One possible solution would be to have a job management process that handles both the staging and execution. It would be the PID of this process that would become the native ID of the job. This adds complexity, since we now have to communicate state transitions to the main PSI/J process from the job management process.

Another possible solution, which leads to a simpler implementation but may complicate use, is to only guarantee that the native ID is set when the job is in an ACTIVE state. This would be a specification change.

andre-merzky commented 9 months ago

[removed stupid comment]

hategan commented 9 months ago

[removed stupid comment]

:)

I agree that the wording is a bit ambiguous and I think we meant that the native id will be available as soon as the job enters the queued state, since all executors in psij-python do that. Even if we decide to go with that option, better wording can't hurt.

andre-merzky commented 9 months ago

[removed stupid comment]

:)

I agree that the wording is a bit ambiguous and I think we meant that the native id will be available as soon as the job enters the queued state, since all executors in psij-python do that.
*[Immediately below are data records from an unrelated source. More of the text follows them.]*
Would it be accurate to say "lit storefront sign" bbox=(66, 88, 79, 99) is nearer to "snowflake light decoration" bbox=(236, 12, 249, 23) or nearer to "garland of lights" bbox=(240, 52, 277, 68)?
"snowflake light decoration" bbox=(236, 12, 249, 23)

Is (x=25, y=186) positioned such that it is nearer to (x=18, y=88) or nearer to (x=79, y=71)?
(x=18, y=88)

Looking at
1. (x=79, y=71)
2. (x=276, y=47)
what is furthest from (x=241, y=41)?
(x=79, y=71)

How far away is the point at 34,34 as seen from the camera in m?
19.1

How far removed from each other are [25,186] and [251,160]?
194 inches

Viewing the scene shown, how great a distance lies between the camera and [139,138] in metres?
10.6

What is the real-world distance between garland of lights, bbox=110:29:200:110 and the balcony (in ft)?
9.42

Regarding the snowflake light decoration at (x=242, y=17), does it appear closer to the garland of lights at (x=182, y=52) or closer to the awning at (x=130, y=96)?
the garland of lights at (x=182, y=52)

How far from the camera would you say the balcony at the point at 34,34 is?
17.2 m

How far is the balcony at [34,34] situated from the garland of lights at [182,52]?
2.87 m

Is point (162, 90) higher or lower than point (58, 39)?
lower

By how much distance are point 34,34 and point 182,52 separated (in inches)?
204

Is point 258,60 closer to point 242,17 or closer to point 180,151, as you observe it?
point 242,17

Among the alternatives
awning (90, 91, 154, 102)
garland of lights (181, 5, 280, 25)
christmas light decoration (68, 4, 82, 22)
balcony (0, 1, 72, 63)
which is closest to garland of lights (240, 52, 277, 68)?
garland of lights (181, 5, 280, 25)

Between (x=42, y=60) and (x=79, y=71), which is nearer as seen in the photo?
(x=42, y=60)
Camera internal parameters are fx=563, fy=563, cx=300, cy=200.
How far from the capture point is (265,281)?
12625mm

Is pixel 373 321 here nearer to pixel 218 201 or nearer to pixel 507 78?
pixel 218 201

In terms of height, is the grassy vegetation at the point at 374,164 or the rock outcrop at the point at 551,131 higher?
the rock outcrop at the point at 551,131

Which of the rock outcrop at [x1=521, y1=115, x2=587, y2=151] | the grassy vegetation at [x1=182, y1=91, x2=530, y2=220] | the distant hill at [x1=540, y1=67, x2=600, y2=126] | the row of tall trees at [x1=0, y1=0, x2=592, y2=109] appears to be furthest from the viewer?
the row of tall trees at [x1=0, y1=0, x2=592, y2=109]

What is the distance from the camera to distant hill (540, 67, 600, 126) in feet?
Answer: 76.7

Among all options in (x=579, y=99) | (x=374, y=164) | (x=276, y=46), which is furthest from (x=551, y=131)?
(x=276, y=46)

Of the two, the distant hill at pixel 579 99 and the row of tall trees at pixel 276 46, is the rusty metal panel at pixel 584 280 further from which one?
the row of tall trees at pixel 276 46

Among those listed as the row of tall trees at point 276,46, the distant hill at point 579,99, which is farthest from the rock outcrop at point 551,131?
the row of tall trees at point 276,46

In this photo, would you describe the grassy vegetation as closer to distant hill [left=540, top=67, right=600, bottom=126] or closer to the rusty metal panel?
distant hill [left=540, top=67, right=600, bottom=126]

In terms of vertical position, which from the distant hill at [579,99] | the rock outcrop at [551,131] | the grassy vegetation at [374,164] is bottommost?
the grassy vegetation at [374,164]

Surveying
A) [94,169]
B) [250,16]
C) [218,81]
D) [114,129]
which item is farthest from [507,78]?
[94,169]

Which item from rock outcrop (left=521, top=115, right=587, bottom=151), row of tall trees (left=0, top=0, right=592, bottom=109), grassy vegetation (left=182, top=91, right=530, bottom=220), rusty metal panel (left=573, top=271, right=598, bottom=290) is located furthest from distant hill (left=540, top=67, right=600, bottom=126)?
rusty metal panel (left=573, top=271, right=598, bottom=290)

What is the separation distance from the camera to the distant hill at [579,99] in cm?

Even if we decide to go with that option, better wording can't hurt.

Well, my comment was stupid because I am used to the staging happening before the QUEUED state, but that does not hold for PSIJ. IIRC, we assume that the batch system enacts the staging, and thus the job first gets QUEUED, right? But then the statement (jobID only available in QUEUED) still holds.

So yes, I agree with you I guess - a bit more careful wording in several places may be sufficient to address this.

hategan commented 9 months ago

I am used to the staging happening before the QUEUED state, but that does not hold for PSIJ. IIRC, we assume that the batch system enacts the staging, and thus the job first gets QUEUED, right? But then the statement (jobID only available in QUEUED) still holds.

Not for the local executor and possibly not for other executors that implement synthetic staging.

We had SUBMITTED in Swift instead of QUEUED. Slightly different meaning which allowed us to cleanly have SUBMITTED before STAGE_IN in all cases. But that quite clearly meant that SUBMITTED and having a native ID were disconnected. We didn't actually expose the native ID, so it didn't matter.

So yes, I agree with you I guess - a bit more careful wording in several places may be sufficient to address this.